Single-Agent Human Control¶

In single-agent mode, one human player controls the environment using the system keyboard. This page traces the full journey of a keypress from the physical keyboard to the updated render view.

End-to-End Flow¶

        sequenceDiagram
    participant User
    participant HIC as HumanInputController
    participant SC as SessionController
    participant Adapter
    participant Env as Gymnasium Environment
    participant RR as RendererRegistry
    participant RV as Render View

    User->>HIC: keyPress (e.g., Arrow Right)
    HIC->>SC: perform_human_action(action=1)
    SC->>Adapter: _apply_action(1)
    Adapter->>Env: env.step(1)
    Env-->>Adapter: obs, reward, terminated, info
    Adapter-->>SC: step result
    SC->>SC: step_processed signal
    SC-->>RR: render payload
    RR->>RV: strategy.render(payload)
    RV-->>User: Updated visual display

Control Modes¶

One ControlMode value drives human input in single-agent environments:

Mode	Behaviour
`HUMAN_ONLY`	All actions come from the keyboard. The environment waits for human input before advancing.

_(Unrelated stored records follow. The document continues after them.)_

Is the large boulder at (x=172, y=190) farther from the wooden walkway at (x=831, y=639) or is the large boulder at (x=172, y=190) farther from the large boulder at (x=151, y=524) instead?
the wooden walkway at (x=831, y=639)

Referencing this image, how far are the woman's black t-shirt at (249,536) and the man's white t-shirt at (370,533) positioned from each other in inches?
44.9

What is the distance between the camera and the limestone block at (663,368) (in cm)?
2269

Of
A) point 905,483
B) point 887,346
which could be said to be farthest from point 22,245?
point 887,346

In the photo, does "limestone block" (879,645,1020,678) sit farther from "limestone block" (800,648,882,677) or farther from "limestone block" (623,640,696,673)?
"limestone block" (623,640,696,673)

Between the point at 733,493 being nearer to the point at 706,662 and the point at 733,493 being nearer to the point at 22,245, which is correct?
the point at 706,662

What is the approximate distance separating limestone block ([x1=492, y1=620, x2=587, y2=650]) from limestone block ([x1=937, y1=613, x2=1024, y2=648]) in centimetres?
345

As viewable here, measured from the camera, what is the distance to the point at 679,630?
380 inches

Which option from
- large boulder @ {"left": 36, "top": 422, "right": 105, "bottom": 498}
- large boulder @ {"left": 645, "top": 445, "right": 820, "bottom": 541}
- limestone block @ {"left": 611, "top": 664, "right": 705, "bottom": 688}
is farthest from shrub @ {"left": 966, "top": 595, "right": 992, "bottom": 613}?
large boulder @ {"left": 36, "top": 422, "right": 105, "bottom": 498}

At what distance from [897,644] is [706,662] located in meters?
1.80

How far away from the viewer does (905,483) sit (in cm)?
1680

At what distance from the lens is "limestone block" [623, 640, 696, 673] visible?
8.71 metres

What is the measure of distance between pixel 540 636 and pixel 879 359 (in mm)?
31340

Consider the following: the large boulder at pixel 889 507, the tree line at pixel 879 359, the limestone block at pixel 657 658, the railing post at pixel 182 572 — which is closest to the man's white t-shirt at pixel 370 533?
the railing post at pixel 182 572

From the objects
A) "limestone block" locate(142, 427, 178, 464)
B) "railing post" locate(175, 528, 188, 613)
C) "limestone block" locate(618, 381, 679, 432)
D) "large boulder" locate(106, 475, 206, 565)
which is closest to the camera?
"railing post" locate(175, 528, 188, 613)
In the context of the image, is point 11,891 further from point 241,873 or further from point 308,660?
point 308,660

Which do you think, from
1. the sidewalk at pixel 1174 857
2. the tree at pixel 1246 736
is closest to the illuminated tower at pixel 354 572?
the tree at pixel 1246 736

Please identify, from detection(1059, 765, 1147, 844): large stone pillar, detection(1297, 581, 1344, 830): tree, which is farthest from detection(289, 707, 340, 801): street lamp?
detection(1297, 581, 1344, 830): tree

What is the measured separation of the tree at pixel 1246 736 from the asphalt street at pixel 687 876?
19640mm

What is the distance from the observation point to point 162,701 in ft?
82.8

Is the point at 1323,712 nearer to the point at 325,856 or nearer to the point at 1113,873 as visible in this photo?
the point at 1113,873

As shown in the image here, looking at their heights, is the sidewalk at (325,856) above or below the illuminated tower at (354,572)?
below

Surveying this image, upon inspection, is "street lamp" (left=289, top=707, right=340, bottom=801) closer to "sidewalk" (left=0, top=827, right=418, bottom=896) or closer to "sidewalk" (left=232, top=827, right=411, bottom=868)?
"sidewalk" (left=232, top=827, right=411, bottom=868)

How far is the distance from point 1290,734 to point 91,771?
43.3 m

Example: Playing FrozenLake¶

FrozenLake is a turn-based grid-world environment with 4 discrete actions. It uses shortcut-based input mode because every action is a single keypress and there is no need for simultaneous key combinations.

Key mappings (shortcut-based)

Key	Action Index	Effect
Arrow Left / A	0	Move left
Arrow Down / S	1	Move down
Arrow Right / D	2	Move right
Arrow Up / W	3	Move up

Renderer: GridRendererStrategy renders the FrozenLake map as a tile grid using FrozenLakeAssets. The elf sprite moves from tile to tile as the agent position updates.

Walkthrough

The player presses Right (or D).
The QShortcut fires and calls SessionController.perform_human_action(2).
SessionController checks that the control mode allows human input, then calls _apply_action(2).
The adapter calls env.step(2), which returns a new observation (the elf moved one tile right), reward, and termination flag.
SessionController emits the step_processed signal.
The RendererRegistry passes the new observation to GridRendererStrategy.render(), which updates the elf sprite position on the tile map.
The player sees the elf in its new position and presses the next key.

Example: Playing Atari¶

Atari games are real-time environments with up to 18 discrete actions that include directional movement, fire, and all direction+fire combinations. They use state-based input mode to support simultaneous key presses (e.g., Up+Space = UPFIRE).

Key handling (state-based)

Keys Held	Action Index	Effect
(none)	0	NOOP
Space	1	FIRE
Arrow Up	2	UP
Arrow Right	3	RIGHT
Arrow Left	4	LEFT
Arrow Down	5	DOWN
Arrow Up + Arrow Right	6	UPRIGHT
Arrow Up + Arrow Left	7	UPLEFT
Arrow Down + Arrow Right	8	DOWNRIGHT
Arrow Down + Arrow Left	9	DOWNLEFT
Space + Arrow Up	10	UPFIRE
Space + Arrow Right	11	RIGHTFIRE
Space + Arrow Left	12	LEFTFIRE
Space + Arrow Down	13	DOWNFIRE

Resolver: AleKeyCombinationResolver inspects the set of currently pressed keys and returns the correct composite action index.

Renderer: RgbRendererStrategy displays each game frame as a scaled RGB image.

Walkthrough

The player holds Up and presses Space simultaneously.
HumanInputController.eventFilter tracks both keys in _pressed_keys.
AleKeyCombinationResolver.resolve({Up, Space}) returns action index 10 (UPFIRE).
perform_human_action(10) is called on SessionController.
The adapter calls env.step(10); the Atari emulator advances one frame and returns an RGB observation.
RgbRendererStrategy.render() converts the NumPy array to a QPixmap and paints it in the render tab.
The loop repeats at the environment’s native frame rate.